◆ **WRITTEN EXERCISE**
Please copy out the items starting at the line containing "From all of" and ending at the line containing "1550 inches", both included.

::: TASK DATA :::

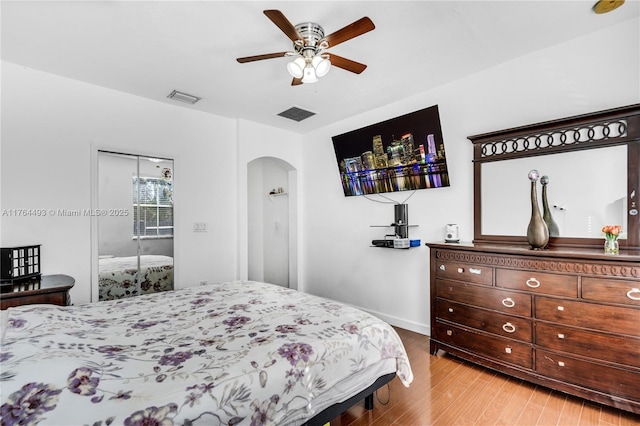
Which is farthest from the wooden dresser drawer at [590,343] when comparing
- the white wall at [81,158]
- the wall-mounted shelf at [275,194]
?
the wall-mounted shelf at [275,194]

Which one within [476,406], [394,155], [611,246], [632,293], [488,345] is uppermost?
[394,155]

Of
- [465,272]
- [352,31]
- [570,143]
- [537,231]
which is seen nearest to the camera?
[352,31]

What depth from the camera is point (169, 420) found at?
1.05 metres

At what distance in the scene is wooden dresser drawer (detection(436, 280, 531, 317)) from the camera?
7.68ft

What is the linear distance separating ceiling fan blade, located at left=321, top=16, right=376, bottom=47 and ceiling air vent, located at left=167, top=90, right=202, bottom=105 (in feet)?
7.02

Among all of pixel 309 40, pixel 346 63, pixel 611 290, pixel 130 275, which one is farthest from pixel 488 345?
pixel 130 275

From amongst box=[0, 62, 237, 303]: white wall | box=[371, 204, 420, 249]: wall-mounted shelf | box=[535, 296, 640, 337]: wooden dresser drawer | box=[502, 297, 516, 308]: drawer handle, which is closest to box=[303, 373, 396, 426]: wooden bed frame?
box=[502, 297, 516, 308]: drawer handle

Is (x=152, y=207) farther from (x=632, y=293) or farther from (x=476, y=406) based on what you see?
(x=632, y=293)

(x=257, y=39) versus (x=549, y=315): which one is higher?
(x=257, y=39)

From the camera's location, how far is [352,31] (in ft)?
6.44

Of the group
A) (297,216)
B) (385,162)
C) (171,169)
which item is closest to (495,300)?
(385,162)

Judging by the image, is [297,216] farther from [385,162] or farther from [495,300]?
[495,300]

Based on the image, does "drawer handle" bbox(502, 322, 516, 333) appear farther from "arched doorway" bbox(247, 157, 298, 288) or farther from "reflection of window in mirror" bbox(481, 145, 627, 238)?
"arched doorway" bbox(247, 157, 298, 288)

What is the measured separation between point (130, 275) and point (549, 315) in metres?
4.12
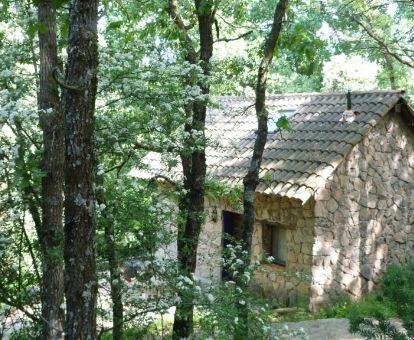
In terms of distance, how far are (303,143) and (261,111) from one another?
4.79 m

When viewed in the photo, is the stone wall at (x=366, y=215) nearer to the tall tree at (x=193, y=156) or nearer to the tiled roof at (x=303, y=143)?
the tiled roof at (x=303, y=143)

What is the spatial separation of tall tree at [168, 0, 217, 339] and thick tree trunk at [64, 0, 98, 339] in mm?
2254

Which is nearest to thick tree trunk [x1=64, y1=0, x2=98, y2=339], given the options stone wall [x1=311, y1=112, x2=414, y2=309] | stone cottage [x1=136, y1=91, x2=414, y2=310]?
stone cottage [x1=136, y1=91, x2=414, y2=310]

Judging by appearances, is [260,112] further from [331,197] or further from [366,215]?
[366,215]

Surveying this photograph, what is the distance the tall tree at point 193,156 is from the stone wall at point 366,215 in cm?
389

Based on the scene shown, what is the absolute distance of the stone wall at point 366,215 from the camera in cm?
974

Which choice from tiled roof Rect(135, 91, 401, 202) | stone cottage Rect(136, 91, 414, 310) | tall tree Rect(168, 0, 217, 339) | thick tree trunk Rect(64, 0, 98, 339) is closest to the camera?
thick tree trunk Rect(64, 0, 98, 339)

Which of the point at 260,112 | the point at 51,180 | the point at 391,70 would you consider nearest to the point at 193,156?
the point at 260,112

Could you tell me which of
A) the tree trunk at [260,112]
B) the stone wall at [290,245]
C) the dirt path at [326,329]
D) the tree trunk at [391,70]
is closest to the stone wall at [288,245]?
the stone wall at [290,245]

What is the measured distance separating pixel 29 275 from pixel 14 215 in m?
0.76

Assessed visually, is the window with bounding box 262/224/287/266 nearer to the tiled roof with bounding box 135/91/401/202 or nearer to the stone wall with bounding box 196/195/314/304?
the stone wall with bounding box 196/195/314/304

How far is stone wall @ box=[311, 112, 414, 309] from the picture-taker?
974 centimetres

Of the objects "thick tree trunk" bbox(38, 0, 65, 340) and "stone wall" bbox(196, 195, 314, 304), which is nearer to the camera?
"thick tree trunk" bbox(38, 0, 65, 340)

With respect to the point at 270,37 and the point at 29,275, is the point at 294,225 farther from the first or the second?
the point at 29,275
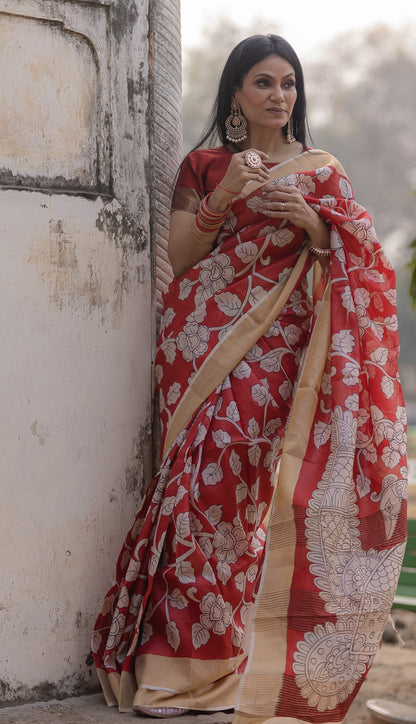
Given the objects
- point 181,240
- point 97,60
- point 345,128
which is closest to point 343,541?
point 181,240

:::
::: TASK DATA :::

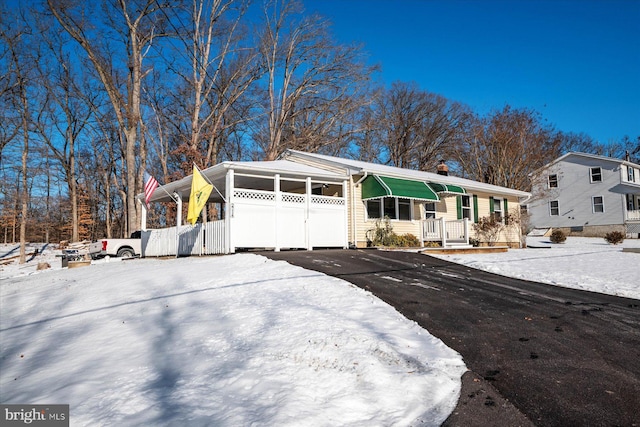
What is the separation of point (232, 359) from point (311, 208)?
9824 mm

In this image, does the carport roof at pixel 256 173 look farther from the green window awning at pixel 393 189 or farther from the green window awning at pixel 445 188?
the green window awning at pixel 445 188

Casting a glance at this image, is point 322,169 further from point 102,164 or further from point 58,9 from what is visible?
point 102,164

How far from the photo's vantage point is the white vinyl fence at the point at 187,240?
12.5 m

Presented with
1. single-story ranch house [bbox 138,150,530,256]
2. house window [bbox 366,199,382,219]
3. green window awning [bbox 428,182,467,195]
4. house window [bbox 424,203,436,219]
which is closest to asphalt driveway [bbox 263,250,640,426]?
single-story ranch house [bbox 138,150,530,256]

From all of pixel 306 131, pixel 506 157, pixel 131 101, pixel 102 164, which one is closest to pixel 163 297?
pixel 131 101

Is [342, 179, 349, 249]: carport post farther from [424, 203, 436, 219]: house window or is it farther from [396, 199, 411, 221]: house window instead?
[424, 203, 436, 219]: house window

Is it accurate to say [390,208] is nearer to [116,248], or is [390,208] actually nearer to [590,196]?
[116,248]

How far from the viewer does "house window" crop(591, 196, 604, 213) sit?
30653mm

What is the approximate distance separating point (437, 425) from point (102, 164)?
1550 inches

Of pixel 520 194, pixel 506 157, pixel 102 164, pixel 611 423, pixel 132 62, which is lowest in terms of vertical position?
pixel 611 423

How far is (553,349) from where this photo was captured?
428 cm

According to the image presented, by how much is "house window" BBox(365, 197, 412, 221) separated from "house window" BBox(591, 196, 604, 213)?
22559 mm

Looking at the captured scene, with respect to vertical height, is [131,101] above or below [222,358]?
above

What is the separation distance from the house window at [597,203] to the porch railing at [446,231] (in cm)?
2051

:::

◆ **COMPLETED TASK**
From all of pixel 306 131, pixel 506 157, pixel 131 101, pixel 102 164, which one is closest to pixel 163 297?
pixel 131 101

Is [342, 179, 349, 249]: carport post farther from [424, 203, 436, 219]: house window or is it farther from [396, 199, 411, 221]: house window instead?
[424, 203, 436, 219]: house window

Is it accurate to say [390,208] is nearer to [116,248], or is [390,208] actually nearer to [590,196]?
[116,248]

How far from the viewer does "house window" crop(591, 196, 604, 213) sit?
30653mm

What is the approximate distance separating point (437, 425) from point (102, 164)?
1550 inches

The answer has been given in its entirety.